> [Listing]:
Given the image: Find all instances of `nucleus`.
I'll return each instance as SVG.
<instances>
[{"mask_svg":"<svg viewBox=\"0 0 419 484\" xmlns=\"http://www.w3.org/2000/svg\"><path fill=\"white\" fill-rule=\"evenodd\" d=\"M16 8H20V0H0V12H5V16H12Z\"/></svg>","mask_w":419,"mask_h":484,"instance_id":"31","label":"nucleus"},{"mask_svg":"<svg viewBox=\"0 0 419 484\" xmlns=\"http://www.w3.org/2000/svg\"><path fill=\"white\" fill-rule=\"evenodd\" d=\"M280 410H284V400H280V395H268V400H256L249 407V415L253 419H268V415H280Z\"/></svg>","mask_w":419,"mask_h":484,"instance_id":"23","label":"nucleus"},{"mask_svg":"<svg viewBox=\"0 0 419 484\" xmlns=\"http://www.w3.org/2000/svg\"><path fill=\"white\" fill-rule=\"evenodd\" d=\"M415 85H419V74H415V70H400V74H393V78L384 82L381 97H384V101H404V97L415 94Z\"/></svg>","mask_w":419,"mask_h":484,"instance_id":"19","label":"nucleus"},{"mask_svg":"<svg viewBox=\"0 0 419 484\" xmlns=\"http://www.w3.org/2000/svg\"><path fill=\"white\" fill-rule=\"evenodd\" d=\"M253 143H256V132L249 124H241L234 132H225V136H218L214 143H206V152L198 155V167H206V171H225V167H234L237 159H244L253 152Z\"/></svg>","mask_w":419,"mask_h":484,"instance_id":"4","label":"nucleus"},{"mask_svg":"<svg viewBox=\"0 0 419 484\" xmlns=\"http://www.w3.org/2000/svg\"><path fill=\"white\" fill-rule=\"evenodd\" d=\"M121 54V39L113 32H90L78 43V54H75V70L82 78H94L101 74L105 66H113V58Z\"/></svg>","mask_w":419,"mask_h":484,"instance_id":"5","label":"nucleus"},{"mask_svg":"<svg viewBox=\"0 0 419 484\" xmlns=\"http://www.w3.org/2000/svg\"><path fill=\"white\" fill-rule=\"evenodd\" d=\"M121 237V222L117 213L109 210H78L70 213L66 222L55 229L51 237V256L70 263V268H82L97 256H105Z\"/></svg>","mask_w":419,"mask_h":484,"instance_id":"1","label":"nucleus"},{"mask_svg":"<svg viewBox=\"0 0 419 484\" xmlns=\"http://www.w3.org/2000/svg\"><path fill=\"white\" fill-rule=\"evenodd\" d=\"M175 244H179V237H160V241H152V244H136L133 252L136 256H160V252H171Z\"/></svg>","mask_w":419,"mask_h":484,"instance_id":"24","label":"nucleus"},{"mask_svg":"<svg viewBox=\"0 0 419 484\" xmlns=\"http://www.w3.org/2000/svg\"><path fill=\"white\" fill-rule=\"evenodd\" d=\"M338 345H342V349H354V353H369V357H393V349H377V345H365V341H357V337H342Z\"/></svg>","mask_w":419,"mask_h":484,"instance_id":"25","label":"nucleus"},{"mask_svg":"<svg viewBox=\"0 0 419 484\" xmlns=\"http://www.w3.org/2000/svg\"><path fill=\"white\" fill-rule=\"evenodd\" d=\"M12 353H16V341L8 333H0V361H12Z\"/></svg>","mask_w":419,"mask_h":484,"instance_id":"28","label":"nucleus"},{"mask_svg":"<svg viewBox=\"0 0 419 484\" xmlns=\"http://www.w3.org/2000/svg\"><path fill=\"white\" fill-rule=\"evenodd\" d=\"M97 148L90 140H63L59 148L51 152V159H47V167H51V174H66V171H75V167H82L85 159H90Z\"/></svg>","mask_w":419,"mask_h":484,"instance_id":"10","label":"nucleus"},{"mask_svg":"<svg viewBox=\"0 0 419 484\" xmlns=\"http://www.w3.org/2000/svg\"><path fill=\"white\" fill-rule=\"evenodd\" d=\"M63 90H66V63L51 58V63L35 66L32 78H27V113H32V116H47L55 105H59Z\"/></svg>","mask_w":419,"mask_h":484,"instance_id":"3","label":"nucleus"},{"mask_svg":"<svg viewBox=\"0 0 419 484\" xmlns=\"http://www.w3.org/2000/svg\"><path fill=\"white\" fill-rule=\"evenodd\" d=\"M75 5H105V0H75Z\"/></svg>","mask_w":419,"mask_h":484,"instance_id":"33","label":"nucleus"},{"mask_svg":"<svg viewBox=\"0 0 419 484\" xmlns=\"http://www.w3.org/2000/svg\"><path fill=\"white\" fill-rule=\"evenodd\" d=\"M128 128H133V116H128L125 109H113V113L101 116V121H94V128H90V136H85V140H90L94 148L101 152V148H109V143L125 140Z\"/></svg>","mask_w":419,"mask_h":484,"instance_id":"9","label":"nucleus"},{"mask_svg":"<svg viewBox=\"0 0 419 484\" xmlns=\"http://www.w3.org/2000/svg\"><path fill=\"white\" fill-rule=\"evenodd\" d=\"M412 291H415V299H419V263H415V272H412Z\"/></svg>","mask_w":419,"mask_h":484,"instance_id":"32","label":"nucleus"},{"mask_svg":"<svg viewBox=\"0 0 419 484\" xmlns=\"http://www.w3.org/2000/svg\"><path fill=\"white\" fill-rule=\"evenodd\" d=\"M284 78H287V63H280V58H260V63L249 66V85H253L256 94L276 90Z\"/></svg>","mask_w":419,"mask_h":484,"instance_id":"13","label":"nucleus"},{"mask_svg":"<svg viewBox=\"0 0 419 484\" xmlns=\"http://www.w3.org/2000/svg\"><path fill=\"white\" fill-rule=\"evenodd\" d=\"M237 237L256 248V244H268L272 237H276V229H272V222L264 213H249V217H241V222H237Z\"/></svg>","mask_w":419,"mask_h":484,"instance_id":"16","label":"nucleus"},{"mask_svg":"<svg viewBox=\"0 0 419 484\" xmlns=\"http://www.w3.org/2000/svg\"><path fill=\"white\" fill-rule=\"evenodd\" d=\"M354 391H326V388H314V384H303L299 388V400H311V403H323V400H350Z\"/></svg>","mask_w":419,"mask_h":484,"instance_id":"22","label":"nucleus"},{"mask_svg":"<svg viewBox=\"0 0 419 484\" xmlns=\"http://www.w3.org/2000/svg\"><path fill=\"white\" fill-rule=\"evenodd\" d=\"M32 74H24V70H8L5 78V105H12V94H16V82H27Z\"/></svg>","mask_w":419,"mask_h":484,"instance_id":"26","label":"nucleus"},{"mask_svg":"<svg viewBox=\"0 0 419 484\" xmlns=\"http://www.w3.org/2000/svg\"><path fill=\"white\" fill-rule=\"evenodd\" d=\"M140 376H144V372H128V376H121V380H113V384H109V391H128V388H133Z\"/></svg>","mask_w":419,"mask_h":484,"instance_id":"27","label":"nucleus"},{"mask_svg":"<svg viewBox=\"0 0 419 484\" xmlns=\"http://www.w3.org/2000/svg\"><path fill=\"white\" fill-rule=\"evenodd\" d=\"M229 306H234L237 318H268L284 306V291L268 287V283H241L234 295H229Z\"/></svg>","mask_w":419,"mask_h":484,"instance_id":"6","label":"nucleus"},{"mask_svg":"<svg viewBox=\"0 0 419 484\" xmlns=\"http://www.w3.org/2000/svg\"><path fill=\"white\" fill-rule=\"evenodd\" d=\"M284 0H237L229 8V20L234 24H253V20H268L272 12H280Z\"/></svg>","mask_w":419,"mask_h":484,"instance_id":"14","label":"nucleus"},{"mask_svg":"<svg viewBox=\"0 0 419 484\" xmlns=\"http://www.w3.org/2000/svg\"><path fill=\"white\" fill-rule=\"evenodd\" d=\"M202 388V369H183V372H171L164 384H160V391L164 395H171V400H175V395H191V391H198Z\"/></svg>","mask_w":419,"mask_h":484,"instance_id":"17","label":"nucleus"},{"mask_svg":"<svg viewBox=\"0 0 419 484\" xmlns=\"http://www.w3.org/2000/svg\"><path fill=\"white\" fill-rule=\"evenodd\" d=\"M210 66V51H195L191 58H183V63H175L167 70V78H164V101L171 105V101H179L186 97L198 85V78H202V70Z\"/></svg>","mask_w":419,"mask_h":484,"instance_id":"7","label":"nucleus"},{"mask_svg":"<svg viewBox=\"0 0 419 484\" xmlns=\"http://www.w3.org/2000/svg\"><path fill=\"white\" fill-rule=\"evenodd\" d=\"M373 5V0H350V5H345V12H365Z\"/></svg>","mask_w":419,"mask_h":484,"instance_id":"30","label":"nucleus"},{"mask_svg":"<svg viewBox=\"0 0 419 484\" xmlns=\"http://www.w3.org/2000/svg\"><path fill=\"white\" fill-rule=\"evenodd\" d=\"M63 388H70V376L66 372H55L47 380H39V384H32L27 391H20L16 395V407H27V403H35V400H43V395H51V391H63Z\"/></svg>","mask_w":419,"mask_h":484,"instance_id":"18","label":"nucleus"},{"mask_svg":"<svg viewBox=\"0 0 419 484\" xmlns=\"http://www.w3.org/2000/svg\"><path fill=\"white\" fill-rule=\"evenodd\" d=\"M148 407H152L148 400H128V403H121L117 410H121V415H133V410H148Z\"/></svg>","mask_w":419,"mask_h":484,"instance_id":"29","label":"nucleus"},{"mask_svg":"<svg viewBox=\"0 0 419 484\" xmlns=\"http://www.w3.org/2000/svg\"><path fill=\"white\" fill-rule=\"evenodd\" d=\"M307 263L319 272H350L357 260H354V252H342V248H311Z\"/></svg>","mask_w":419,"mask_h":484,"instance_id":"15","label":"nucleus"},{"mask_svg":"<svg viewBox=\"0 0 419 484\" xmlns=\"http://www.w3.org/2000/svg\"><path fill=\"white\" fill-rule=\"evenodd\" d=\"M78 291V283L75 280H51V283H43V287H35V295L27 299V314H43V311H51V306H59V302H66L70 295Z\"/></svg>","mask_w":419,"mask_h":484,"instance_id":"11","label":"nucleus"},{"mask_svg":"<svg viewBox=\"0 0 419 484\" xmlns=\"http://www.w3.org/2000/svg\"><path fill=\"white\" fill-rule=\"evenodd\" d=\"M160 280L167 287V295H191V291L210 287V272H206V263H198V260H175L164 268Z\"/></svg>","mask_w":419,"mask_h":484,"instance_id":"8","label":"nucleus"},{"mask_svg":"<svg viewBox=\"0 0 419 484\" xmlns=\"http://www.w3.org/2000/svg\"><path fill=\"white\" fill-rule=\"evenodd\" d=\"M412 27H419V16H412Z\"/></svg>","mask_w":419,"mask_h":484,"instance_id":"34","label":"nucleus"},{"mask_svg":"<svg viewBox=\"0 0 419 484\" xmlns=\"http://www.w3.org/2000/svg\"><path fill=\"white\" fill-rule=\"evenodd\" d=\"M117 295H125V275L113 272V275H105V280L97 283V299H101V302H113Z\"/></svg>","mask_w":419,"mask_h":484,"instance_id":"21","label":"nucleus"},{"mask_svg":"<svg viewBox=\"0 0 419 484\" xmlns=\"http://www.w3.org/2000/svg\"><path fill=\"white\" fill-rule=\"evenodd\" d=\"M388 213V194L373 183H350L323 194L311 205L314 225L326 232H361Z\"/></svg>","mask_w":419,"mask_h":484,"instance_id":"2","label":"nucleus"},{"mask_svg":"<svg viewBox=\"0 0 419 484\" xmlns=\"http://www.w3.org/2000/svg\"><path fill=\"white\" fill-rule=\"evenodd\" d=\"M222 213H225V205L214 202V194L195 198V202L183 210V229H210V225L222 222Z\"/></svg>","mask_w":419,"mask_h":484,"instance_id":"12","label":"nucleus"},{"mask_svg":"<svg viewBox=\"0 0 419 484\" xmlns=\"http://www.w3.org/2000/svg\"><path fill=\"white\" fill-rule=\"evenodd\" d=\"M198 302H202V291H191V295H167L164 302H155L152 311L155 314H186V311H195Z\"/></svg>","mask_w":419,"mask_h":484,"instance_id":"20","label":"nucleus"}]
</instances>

> [Set task]:
Copy the records above verbatim, from their first line down to the line that contains "<instances>", including both of those lines.

> [Answer for this exercise]:
Given the image: Find all instances of `nucleus`.
I'll return each instance as SVG.
<instances>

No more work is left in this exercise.